- Founder: Pushpa Lal Shrestha
- Founded: 1968
- Dissolved: 1987
- Split from: CPN (Amatya)
- Succeeded by: CPN (Marxist)
- Ideology: Communism Marxism–Leninism
- Political position: Far-left

= Communist Party of Nepal (Pushpa Lal) =

Nepalese political party

The Communist Party of Nepal (Pushpa Lal) was a communist splinter group led by Pushpa Lal Shrestha. The party emerged in 1968, as Pushpa Lal organized a separate party congress in Gorakhpur, India.

== History ==
After the 1962 convention of the radical communist sector, which constituted the separate Communist Party of Nepal, Pushpa Lal was supposed to have shared the leadership of the party together with Tulsi Lal Amatya. However, the cooperation between the two had broken down, and a large section of the party cadres followed Pushpa Lal in forming a new party. For a few years, Pushpa Lal's party was the major communist group in Nepal. The party was politically close to the Communist Party of India (Marxist) (CPI(M)). Pushpa Lal's party upheld the line of people's democracy. The organ of Pushpa Lal's party was Naya Janvad and the party headquarters were established in Varanasi, India. Pushpa Lal called for unity in action together with the Nepali Congress against the royal regime.

In 1971, a young party leader from Bhaktapur, Narayan Man Bijukchhe (alias Rohit), broke away from Pushpa Lal's party after the decision of the party to support the Indian intervention in East Pakistan. Bijukchhe also criticized the line of seeking cooperation with Nepali Congress and the failure of the party to condemn the Soviet Union as imperialist.

Rohit would form the Nepal Workers Peasants Organisation in 1975. In 1976, a prominent student leader of Pushpa Lal's party, Madan Kumar Bhandari, broke away and formed the Mukti Morcha Samuha. These splits contributed to diminishing influence of Pushpa Lal's party. Pushpa Lal Shestra died in 1978. His funeral became a mass manifestation of the political opposition. His widow, Sahana Pradhan, took over the leadership of the party.

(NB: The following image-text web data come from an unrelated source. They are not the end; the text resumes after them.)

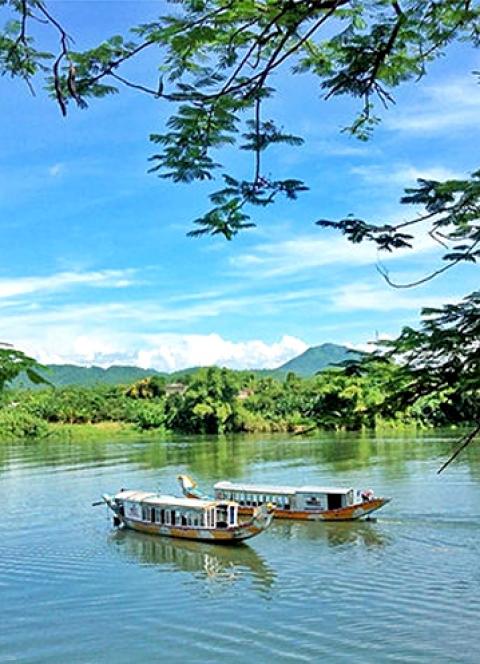 Cảnh đẹp của cố đô Huế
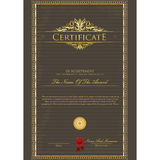 Certificate template Stock Photography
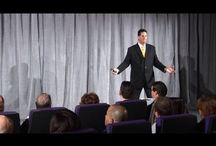 Video Trainings and Information from James Malinchak / When it comes to speaking, operating a business, or marketing, there are certain skill sets that can propel you to the top. The following videos will assist you in making the best decisions for your business! / by James Malinchak International
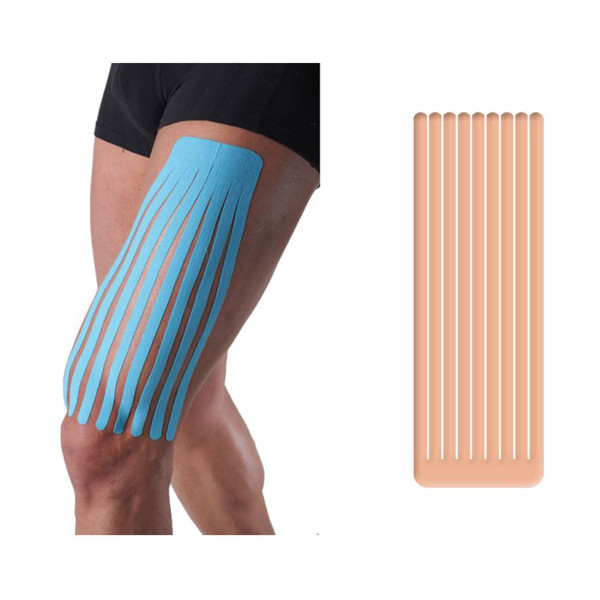 SpiderTech™ PreCut lymphatic compartments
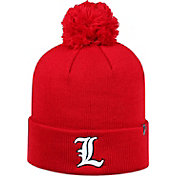 Top of the World Men's Louisville Cardinals Cardinal Red Pom Knit Beanie
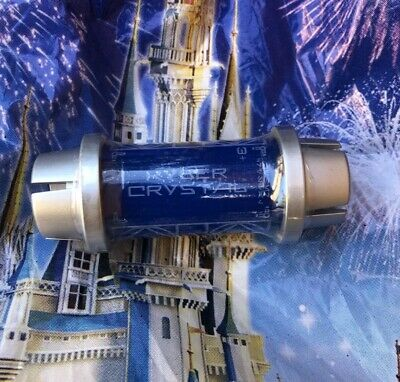 Star Wars: Galaxy's Edge BLUE Kyber Crystal Disney Unopened Sealed Brand NEW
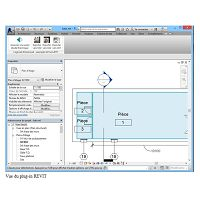THERMBIM, l'interface BIM des logiciels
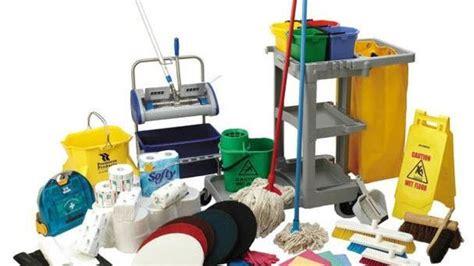 Pembersih Rumah mengenal bahan dan alat pembersih rumah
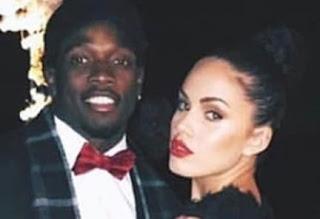 Melvin Gordon With His Girlfriend Keisha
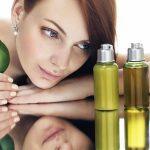 Польза касторового масла для лица и кожи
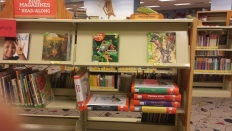 Here is where the Juvenile Bookpacks are shelved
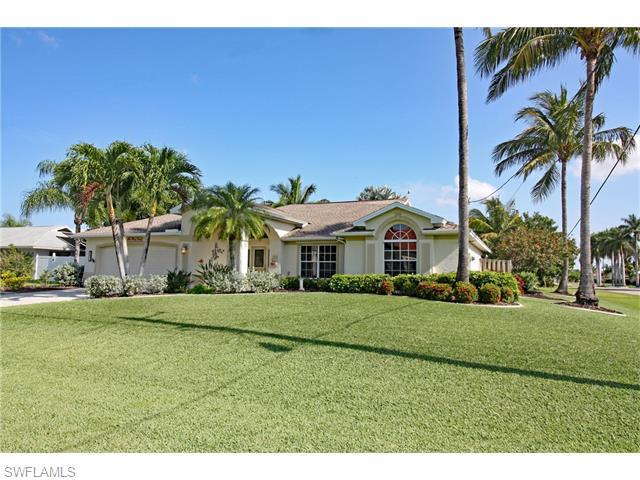 537 SW 52nd St, Cape Coral FL 33914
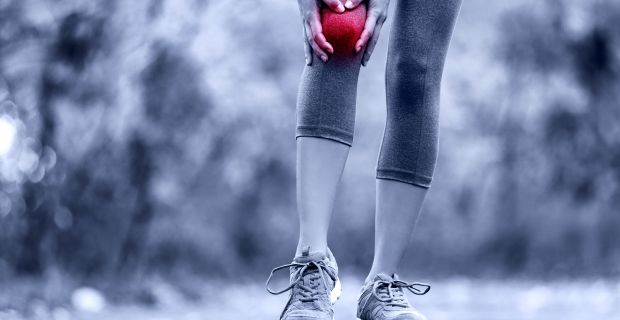 hogyan kell kenni ízületi sérülésekkel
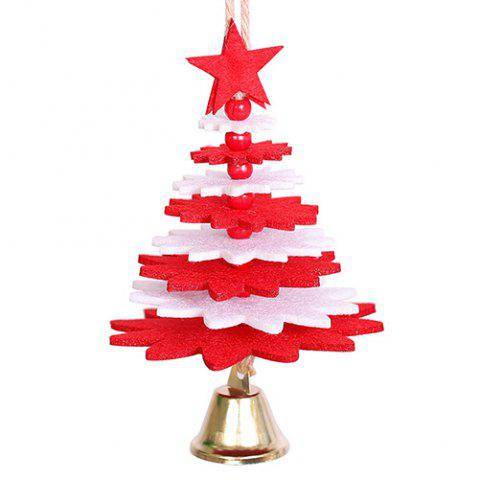 866cfbf9ae Christmas Tree Wind Bell Ornaments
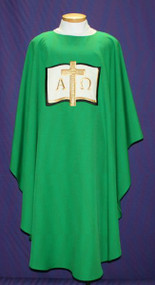 Easy Care Embroidered Chasuble 2015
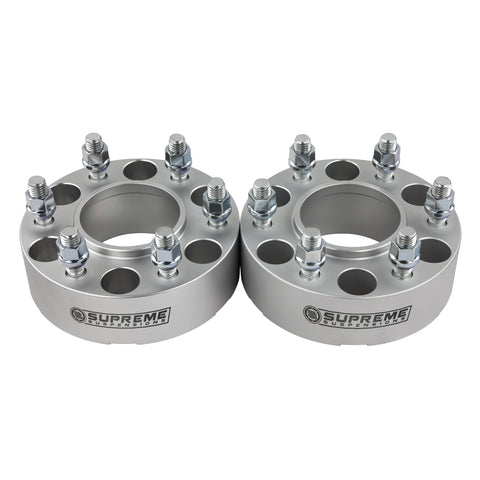 "2015-2019 Lincoln Navigator Hub Centric Wheel Spacers 2WD 4WD-Wheel Spacers-Supreme Suspensions-Silver-(x2) Piece-1.5"" Spacer-Supreme Suspensions®"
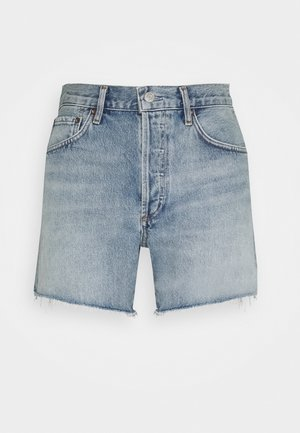 REESE - Denim shorts - light indigo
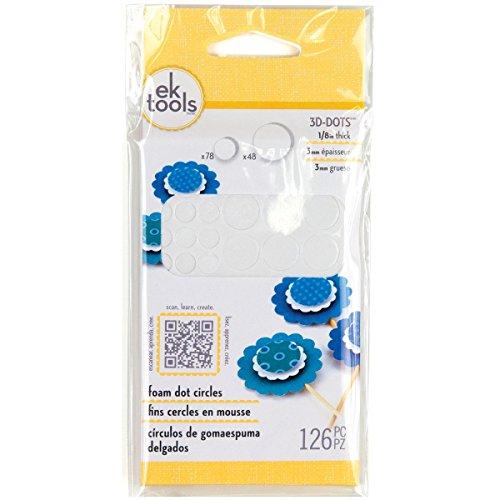 3D Dots Foam Dot Adhesive-White Circles .125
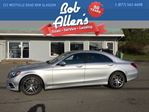 2014 Mercedes-Benz S-Class S 550 in New Glasgow, Nova Scotia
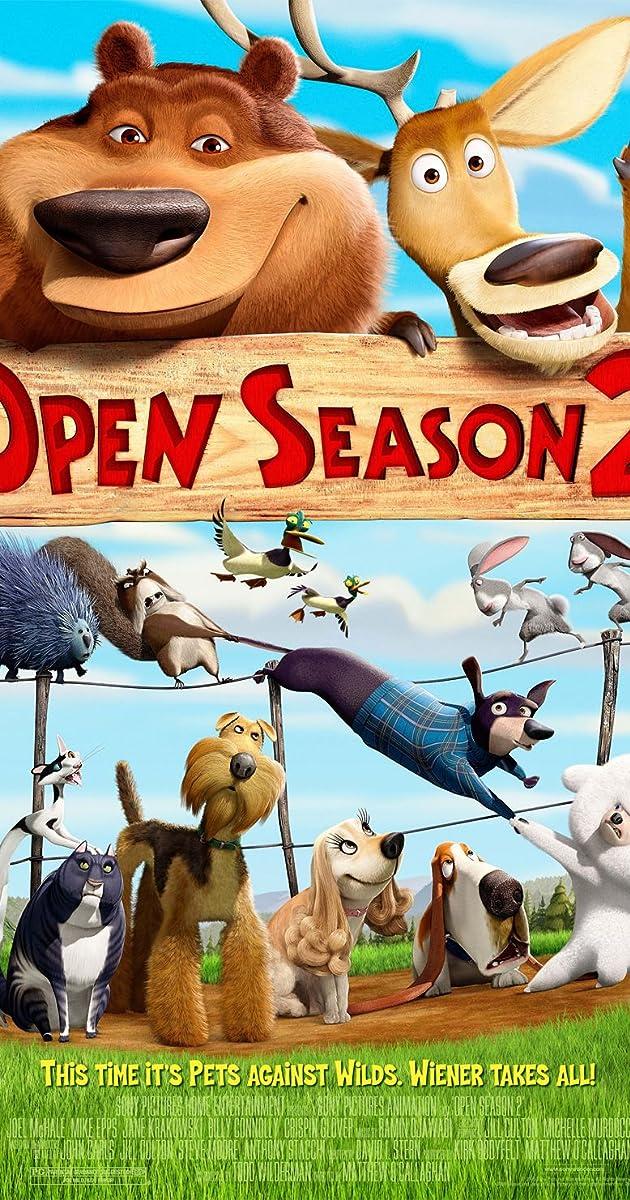 Subtitle of Open Season 2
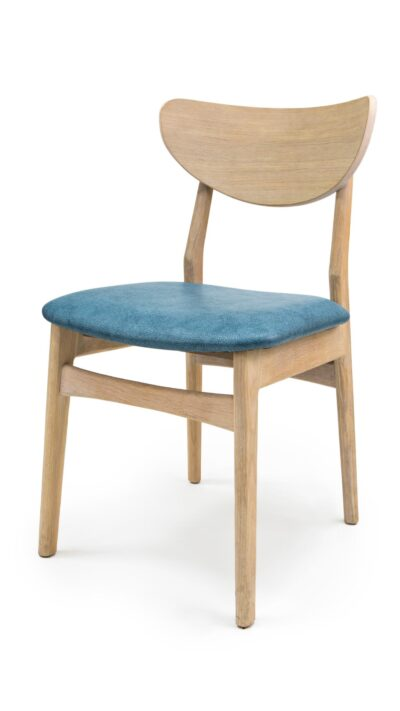Massive wood chair made of beech - 1360S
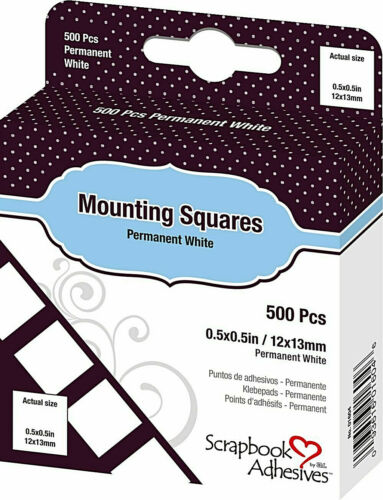 """Scrapbook Adhesives by 3L Mounting Squares White 1/2"""" 500/box permanent New!"""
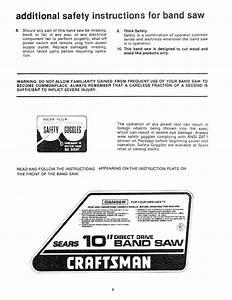 Craftsman 113244510 User Manual 10 Inch Direct Drive Band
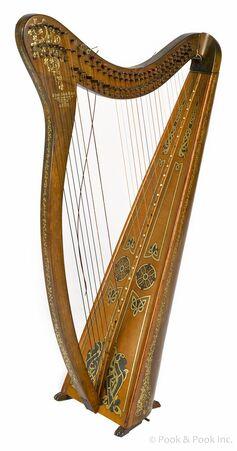 Harp with brokem strings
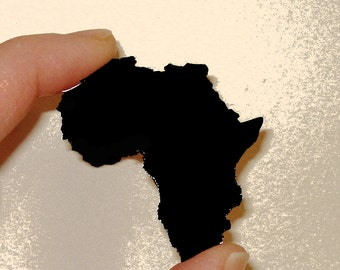 Shape of Africa Pin, Brooch in Black Acrylic, Africa Love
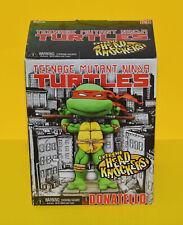 NECA TOYS Head Knockers - TMNT Teenage Mutant Ninja Turtles 2010 - Donatello NEW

Under Pradhan's leadership the party steered along a moderate course, endorsing Pushpa Lal's policy of cooperation with the Nepali Congress. The party worked alongside the Congress Party in the agitations against the Panchayat system in 1979, in the campaign for multiparty democracy ahead of the plebiscite of 1980 and mass protests against the royal government in 1985.

In 1987, the party merged with Communist Party of Nepal (Manmohan) and formed the Communist Party of Nepal (Marxist).